Kong casi se desvanece cuando me ve entre el barullo de gente que se atropella en el vestíbulo de la alcaldía. Piensa que he ido allí para ajustarle las cuentas y huye por una salida de urgencia. Otro gorila intenta impedirme subir al piso. Le enseño mi placa. Afortunadamente, en las zonas rurales los polis aún gozan de cierto prestigio, y se deshace de inmediato en reverencias a la vez que me abre paso hasta una puerta acolchada. Una secretaria pintarrajeada deja de limarse las uñas y me echa una mirada golfa. Intuye que ando con prisas y me orienta con la barbilla por un pasillo, al final del cual me encuentro con una sala grande, de un lujo hortera, donde tres hombres berrean alrededor de una mesa atestada de teléfonos.

Los dos energúmenos que me dan la espalda hacen girar sus asientos y se ponen tiesos, pasmados ante mi intrusión. El más grueso cierra de golpe la tapa de un maletín lleno de billetes; el otro se limita a agazaparse tras sus grandes gafas de sol. No necesito una echadora de cartas para adivinar lo que está ocurriendo en el despacho del alcalde. Los dos mangantes apestan a chanchullo a kilómetros a la redonda. Los trajes idénticos, negros con rayas finas, la ridícula corbata de un amarillo espantoso y los zapatos acharolados delatan a los nuevos ricos del socialismo científico a la argelina, esto es, a esa cofradía de canallas visionarios que han conseguido convencer a los aparat-chiks de la necesidad de abusar de sus prerrogativas para erigir imperios financieros que nos permitan acceder al nuevo orden mundial mejor equipados y preparados.

– Podía usted haber esperado su turno, señor Llob -refunfuña el alcalde-. ¿No ve que estoy ocupado?

Los dos energúmenos olfatean el peligro. Recogen sus cosas y se largan. El alcalde, muy afectado por mi falta de tacto, se coge la barbilla con una mano y me mira con animosidad.

– No soporto a los descarados -me declara.

– Y yo no soporto que me atropellen.

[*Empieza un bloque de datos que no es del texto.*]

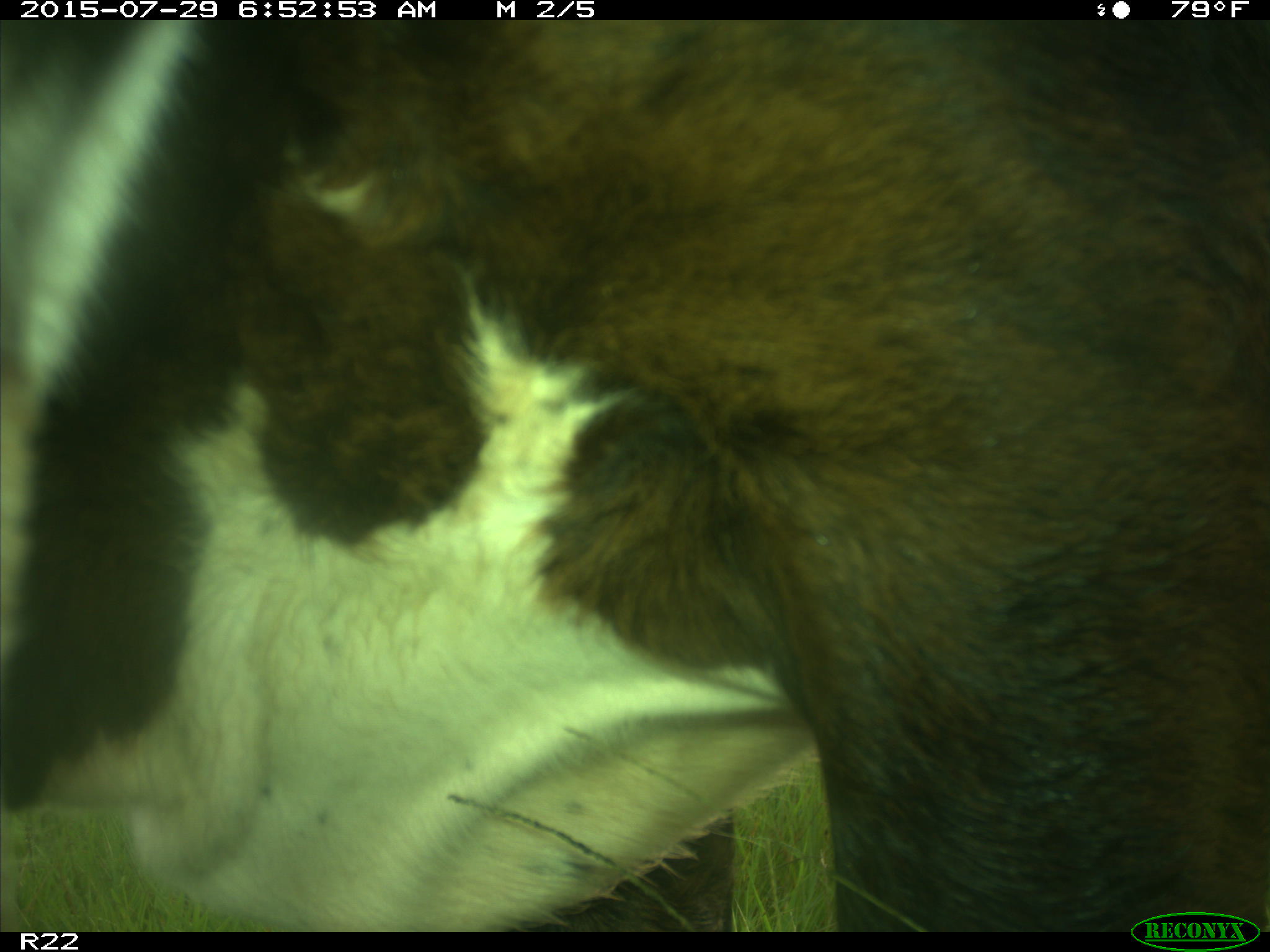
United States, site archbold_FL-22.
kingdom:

No debió mandarme a su gorila al hotel. Por su culpa no he podido echarme la siesta y no estoy de buenas.

– Ignoraba que estaba usted cumpliendo una misión. Normalmente, cuando es así pasan primero a verme a mí. Jamás lo han lamentado. Les pongo a su disposición mis recursos humanos y materiales y hago todo lo posible para que tengan una estancia agradable.